Some might consider this to be a form of gynaecological violence against women

And this is where OHSS can cause problems. The ovaries swell up to several times their usual size prior to retrieval. If fluid leaks out of the swollen ovaries during collection, it can spread around the body; blood clots can develop, which can be fatal. There’s no way to stop this once it starts. Two women in the UK died as a result in 2005/6. Complications experienced by women who contacted me include suffering from bowel perforations, sepsis, cysts and passing out from the pain of the procedure, with some even being held down by nurses to hold the ovaries in the right position during collection. To say nothing of the brain fog, depression, extreme moods and debilitating mental health problems which can descend during the initial weeks of hormone injections. 

Some might consider this to be a form of gynaecological violence against women; forcing the ovaries to do something unnatural, all for the benefit of others. It is one thing putting women through this to enable them to use their own eggs in IVF (and that is not to dismiss these shocking harms and risks which affect those women also), but quite another to ask young women to do this for the benefit of strangers. Younger women are at greater risk of OHSS; the very group targeted by egg donor adverts. 53 women developed severe or critical cases of OHSS last year, according to the HFEA, and an estimated 30% of women undergoing egg harvesting develop symptoms. 

But, I hear you say, surely the Department for Health and Social Care have seen or commissioned long term studies which prove egg harvesting is safe, and that long term risks are minimal? Not so, as they have previously confirmed to me. And the Scottish Government, which targets women and men as young as 18 in publicly funded adverts for their eggs and sperm, surely they undertook similar studies before launching their egg donor adverts in 2021? Again, they did not.

Adverts asking women to donate their eggs don’t even have to list health risks. Another question I asked of the Department for Health and Social Care, who, after some deliberation, got back to me to say they could find no trace of requirements to advertise risks in the Human Fertilisation and Embryology Act 1990. Nor do they apparently have any intention to mandate them; rather odd, when you consider if you advertise a financial services product or any manner of procedure you’re obliged to list risks and consequences in small print. Many people think payments for gametes, and adverts seeking donors, should be banned completely; I happen to be one of them. If adverts are to be allowed to continue, surely it’s not too much to ask that health risks are listed upfront. The minimum age for donation, 18, is low. One private fertility clinic in Scotland doesn’t accept donated gametes from under 21s. Is our society genuinely comfortable with 18 year olds being subjected to this? Has our Government considered their duty of care to young gamete donors?

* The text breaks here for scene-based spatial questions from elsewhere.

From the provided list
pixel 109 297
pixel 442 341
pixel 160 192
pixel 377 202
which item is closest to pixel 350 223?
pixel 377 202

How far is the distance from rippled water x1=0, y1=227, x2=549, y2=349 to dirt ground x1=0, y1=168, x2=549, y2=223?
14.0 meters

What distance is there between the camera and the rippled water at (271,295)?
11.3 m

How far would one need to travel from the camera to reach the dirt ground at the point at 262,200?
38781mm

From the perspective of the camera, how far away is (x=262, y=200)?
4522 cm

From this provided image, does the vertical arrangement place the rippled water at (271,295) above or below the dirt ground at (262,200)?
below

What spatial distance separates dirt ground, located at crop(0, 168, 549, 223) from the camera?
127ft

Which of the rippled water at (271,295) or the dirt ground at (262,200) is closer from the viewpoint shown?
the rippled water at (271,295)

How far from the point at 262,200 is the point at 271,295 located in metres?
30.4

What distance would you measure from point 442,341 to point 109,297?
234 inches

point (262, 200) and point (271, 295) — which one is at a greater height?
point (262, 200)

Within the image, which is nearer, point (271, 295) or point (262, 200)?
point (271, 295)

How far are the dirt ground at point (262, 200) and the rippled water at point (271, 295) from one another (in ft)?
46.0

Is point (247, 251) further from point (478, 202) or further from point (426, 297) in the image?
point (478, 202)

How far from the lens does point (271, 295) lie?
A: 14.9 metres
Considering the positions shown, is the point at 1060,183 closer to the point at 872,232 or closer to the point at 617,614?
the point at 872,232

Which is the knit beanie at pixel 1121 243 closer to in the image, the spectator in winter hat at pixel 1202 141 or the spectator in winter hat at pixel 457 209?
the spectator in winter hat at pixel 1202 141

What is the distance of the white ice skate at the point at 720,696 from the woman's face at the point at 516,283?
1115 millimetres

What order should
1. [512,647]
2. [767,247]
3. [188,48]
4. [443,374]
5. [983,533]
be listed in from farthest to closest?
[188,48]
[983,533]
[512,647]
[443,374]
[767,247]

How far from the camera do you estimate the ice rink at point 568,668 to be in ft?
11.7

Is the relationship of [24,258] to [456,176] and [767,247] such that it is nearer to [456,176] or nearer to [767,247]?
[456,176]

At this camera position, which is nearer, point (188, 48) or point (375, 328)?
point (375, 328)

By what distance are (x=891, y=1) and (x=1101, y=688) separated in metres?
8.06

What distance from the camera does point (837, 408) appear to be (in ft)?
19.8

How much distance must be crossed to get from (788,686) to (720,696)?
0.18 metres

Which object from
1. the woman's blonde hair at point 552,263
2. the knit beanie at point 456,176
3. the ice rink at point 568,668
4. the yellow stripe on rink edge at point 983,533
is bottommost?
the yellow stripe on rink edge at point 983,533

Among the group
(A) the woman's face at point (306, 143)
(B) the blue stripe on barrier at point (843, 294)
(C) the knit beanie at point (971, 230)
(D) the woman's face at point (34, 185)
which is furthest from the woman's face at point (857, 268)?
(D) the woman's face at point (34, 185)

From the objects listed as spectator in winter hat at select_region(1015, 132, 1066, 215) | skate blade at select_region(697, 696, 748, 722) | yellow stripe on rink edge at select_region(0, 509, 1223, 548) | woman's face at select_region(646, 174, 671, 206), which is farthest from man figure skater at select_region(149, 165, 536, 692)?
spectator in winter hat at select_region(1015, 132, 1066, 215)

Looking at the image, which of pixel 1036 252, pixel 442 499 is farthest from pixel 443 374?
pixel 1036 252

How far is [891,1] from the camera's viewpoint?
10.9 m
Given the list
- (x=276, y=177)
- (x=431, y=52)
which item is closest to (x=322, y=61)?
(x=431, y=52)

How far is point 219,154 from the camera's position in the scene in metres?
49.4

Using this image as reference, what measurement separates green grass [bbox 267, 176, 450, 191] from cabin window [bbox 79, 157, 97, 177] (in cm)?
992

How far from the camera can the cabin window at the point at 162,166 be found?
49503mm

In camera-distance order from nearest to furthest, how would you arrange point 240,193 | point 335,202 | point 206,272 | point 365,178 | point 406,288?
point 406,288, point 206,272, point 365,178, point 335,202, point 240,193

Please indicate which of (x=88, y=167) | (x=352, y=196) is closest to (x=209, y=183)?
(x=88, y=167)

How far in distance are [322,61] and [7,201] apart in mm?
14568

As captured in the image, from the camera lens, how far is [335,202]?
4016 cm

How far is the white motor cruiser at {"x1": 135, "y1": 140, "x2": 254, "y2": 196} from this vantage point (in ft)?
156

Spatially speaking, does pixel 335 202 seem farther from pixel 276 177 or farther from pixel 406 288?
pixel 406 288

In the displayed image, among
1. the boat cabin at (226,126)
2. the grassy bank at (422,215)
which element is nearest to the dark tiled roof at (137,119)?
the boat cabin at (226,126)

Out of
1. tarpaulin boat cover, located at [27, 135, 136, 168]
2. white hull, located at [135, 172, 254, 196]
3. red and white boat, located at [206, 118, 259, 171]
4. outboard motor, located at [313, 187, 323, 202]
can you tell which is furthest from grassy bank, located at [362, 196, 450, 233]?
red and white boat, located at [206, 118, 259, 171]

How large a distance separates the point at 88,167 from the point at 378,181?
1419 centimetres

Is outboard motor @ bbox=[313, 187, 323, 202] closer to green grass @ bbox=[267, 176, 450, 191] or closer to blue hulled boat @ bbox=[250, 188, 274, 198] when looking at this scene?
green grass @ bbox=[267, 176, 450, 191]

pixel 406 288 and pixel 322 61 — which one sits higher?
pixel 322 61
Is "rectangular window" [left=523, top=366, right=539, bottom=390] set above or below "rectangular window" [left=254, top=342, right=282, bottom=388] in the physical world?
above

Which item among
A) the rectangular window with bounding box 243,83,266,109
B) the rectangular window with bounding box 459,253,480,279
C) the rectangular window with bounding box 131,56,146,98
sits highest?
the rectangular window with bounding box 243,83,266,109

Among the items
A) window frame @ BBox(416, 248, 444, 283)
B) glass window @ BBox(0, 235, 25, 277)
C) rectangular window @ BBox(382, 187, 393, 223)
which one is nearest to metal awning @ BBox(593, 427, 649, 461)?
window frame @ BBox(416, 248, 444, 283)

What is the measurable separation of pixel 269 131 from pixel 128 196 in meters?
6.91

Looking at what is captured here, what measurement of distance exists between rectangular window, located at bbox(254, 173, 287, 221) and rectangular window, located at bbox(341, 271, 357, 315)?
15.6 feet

I don’t think so. 

So, in the absence of meaningful Government care and oversight, we now have yet another message for our daughters: don’t donate your eggs. 

The issue of gamete donation, whether for money or not, has crept up on us all quietly, and is targeting a new generation on social media. A generation groomed to “be kind,” above all other values. Those of us who take an interest in women’s and children’s rights owe it to these young women to ask questions, hold the government to account, and ask bodies such as the HFEA just whose interests they are pursuing. 

This is all sounding morbidly familiar. NHS clinics and organisations captured by group think pursuing untested harms against young people. We have been here before, quite recently. The only question is; how long will it take for Government to act this time? And how long have we got before the scandal breaks? For break, it surely will.